• [Page]:
Skip to content

05. Training objective — what exactly the denoiser is asked to predict

~12 min read. The thing that turns denoising from a good story into a trainable loss.

Built on the ELI5 in 00-eli5.md. The sculptor's training — the learned reverse process — becomes practical only when we choose a clear target: predict the noise, the clean image, or an equivalent score signal.


1) Three equivalent stories, one learning problem

Before writing a loss, get the picture straight.

The model sees a noisy sample.

Then we can tell the same task in three voices.

Voice one says,

"predict the exact noise I added."

Voice two says,

"recover the clean image hiding underneath."

Voice three says,

"estimate the score, the direction that points back toward higher density."

Different language.

Same denoising geometry.

           predict epsilon
        ┌──────────────────┐
        │                  ▼
noisy x_t ─────────────→ clean x0_hat
        │                  ▲
        └──────→ score ────┘

This is why diffusion papers can feel like they are arguing while actually agreeing.

The viewpoints are mathematically linked.

Stable Diffusion code usually trains the noise view.

ELBO derivations often explain the probabilistic foundation.

Score matching explains the vector-field intuition.

One job.

Three stories.

• [What this exercise asks]:
**A)** What does each of the three voices say in the training objective page? Quote all three statements.
**B)** Can you echo the training objective page from "Built on the" to "a noisy sample.", with both ends included?

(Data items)
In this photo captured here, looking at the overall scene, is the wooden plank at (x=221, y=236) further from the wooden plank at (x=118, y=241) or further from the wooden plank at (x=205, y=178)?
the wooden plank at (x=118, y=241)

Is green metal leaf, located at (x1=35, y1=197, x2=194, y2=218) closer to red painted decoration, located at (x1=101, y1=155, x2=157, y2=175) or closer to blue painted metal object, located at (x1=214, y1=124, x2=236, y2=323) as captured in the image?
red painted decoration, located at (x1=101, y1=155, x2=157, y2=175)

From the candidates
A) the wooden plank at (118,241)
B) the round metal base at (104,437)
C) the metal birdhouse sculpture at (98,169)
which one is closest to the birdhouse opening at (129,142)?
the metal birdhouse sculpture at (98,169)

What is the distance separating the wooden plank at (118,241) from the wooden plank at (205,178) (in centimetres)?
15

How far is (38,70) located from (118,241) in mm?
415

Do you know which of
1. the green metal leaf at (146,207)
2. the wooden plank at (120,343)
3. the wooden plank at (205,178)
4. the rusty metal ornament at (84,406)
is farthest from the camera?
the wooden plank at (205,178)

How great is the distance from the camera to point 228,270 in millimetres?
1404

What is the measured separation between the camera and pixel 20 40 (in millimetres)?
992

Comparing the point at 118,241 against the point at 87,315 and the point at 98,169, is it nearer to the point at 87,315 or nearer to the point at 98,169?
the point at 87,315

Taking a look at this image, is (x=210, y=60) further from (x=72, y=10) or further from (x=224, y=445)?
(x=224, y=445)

• [Solutions to the exercise]:
**A)**
"predict the exact noise I added."
"recover the clean image hiding underneath."
"estimate the score, the direction that points back toward higher density."

**B)**
Built on the ELI5 in 00-eli5.md. The sculptor's training — the learned reverse process — becomes practical only when we choose a clear target: predict the noise, the clean image, or an equivalent score signal.


1) Three equivalent stories, one learning problem

Before writing a loss, get the picture straight.

The model sees a noisy sample.